The Day She Came Back(35)
This she knew, both that her friend was worried – the give-away being the frequent petting of her hair and the making of cups of tea, which she delivered with a small smile of concern – and that she had been quiet, unable to settle.
She had spent more minutes than she cared to admit poring over the photograph of her as a baby lying in her mother’s emaciated arms with her gran standing to one side, complicit. She toyed with the idea of devouring the remaining letters and then calling Sarah to rage at her, her mind fraught with conflict. Part of her wanted to delete the woman’s numbers and punish her in the way she felt she had been punished – banished with silence for so many years. And the other part wanted to jump on a plane and rush into her mother’s arms, where she would lay her head on her chest and never, ever leave . . .
But it wasn’t Sarah who bore the brunt of her anger – it was Prim. Her thoughts were vignettes of all the platitudes offered by her gran in her moments of distress, many when she was a small child and her sadness was more honestly expressed:
‘But I don’t want to make a Mother’s Day card for you, Gran – I want to give one to my mum!’
‘Oh, I know, darling! I know! But it would be wonderful for me. Don’t forget I don’t get a Mother’s Day card now either . . . your mummy was my little girl . . .’
You liar! How could you? You liar!
Daksha arranged a final bundle of twigs and looked more than a little chuffed with her handiwork.
‘Eat your heart out, Bear Grylls! So, come on, it’s not like you to be so quiet, Vic. Talk to me!’
‘I just feel like being quiet.’ She spoke softly, a little irritated by her friend’s line of questioning, no matter how well intentioned. ‘I think everything that’s happened is percolating. I can’t stop thinking about all that I’ve read in the letters: replaying them in my mind.’
‘Of course.’ Daksha struck a match from the large box of Cook’s Matches and knelt low, carefully touching the little flame to several points on the paper spills. She then sat back and watched closely with a fixed look of determination. ‘How are you feeling about it all?’
Victoria stared into the grate as small flames flickered and the fire began to cradle the kindling.
‘It changes. I think about the fact that Prim lied to me for all this time and I go nuts, even swear at her in my head.’ She winced with the shame of this admission, knowing she would not have conceived of such a thing when Prim was here. Her tears were, as ever, not that far from the surface. ‘I can’t stop crying! I’m sad because she died, and I love and miss her so much.

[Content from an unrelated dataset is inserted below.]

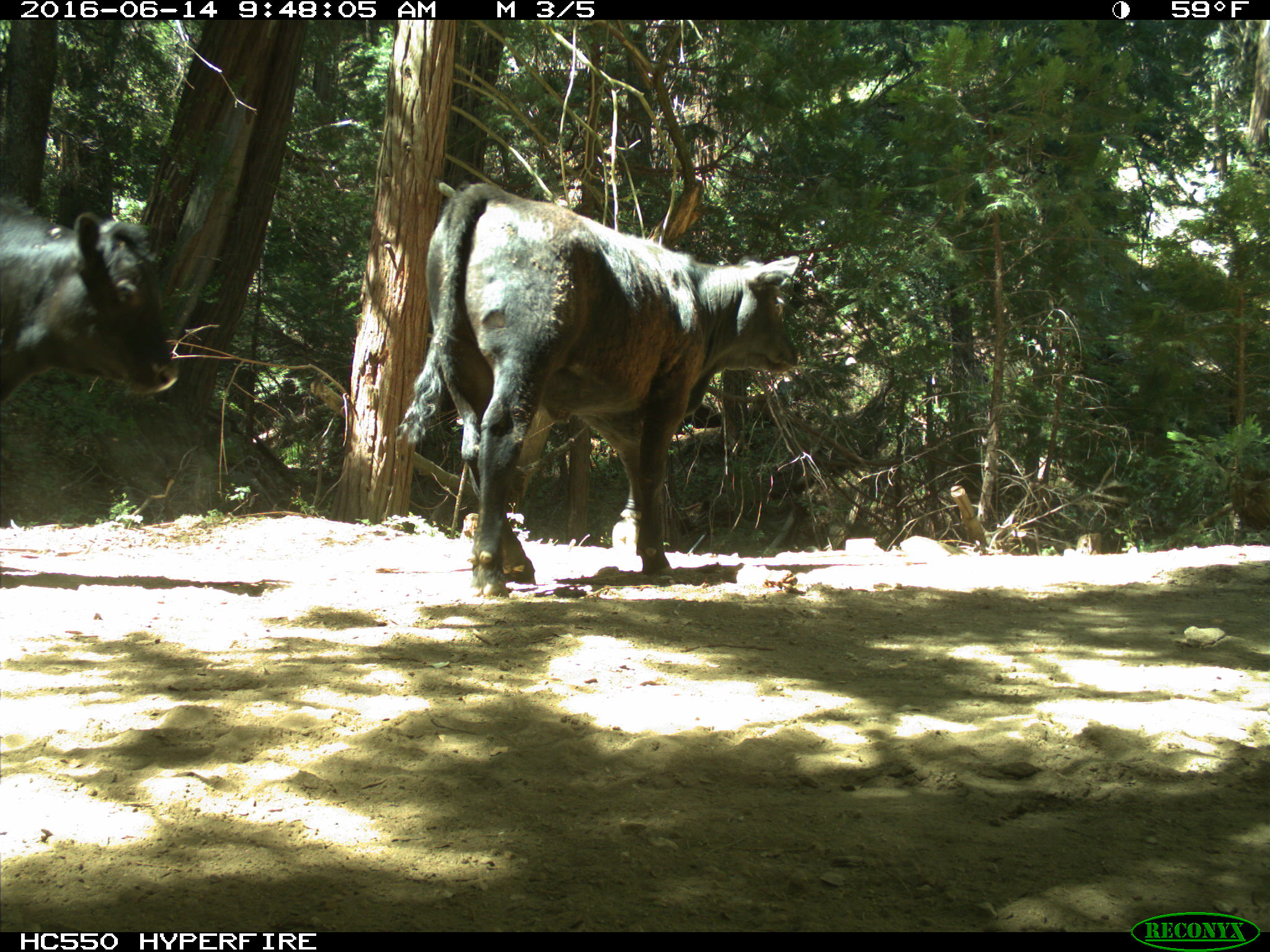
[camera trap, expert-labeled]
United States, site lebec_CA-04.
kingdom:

And that feeling of missing her is mostly greater than my anger, but not always. Like, right now, I also wish she were here so I could yell at her!’
Victoria bit her fingernail, a new and pleasing habit.
Daksha blew into the fireplace and the flames flickered and flared, starting to take hold before she carefully placed a cut log on to the fire, watching as they licked up the sides of the dried bark.
‘Do you understand what happened that made Prim lie to you?’
Victoria took her time in responding, liking the crackle of the fire. ‘Not really. But in some ways, it’s like they are two different people. There’s my Prim, who baked me cookies when I got in from school and who made my costume for the summer play, and the other Prim, who took me from my mum and lied to me; lied to me about the very worst thing I could imagine. I think I need to let everything settle and try not to think about it all so much. I need to calm down and try to make sense of it when I’m not freaking out.’
‘I like the sound of her.’ Daksha turned in the hearth to look her friend squarely in the face.
‘Who?’ Victoria knew who she meant but wanted to give the impression that Sarah was not the first and last thing she thought about each day and night and every minute in between.
‘Sarah!’ Daksha tutted.
Victoria nodded. ‘You do?’
‘Yes, the way she’s handled things since making contact, like sending everything through to you immediately and the way she was at the hotel – I mean, what’s not to like, right? She’s very elegant, attractive, a lawyer, lives in Norway, which is always voted one of the happiest places to live.’
‘Yes, Daks, she’s a regular Wonder Woman. You’ve not met her properly; she could be a total cow when she’s got her guard down. She abandoned me, don’t forget!’ There it was again, the anger that bubbled in her throat.
‘She doesn’t seem like a total cow,’ Daksha offered quietly.
‘That’s right, because only a total cow would choose drugs over her baby, would still mourn a bloke she knew for the equivalent of five minutes, would choose to have no contact with her elderly parents, have the bloody nerve to pitch up on the day of her mother’s funeral and tell her long-lost daughter, who believed her dead, that her name is in fact Victory! A fucking stupid name if ever I’ve heard one!’
‘I just . . . I just thought she seemed nice.’
‘It’s bullshit, all of it! What if the vicar’s right? What if she is after the house?’
She didn’t believe this, not for a single second, but was running out of verbal ammunition to fling in the direction of Sarah Hansen’s reputation.
‘Did she mention the house?’ Daksha asked almost sheepishly.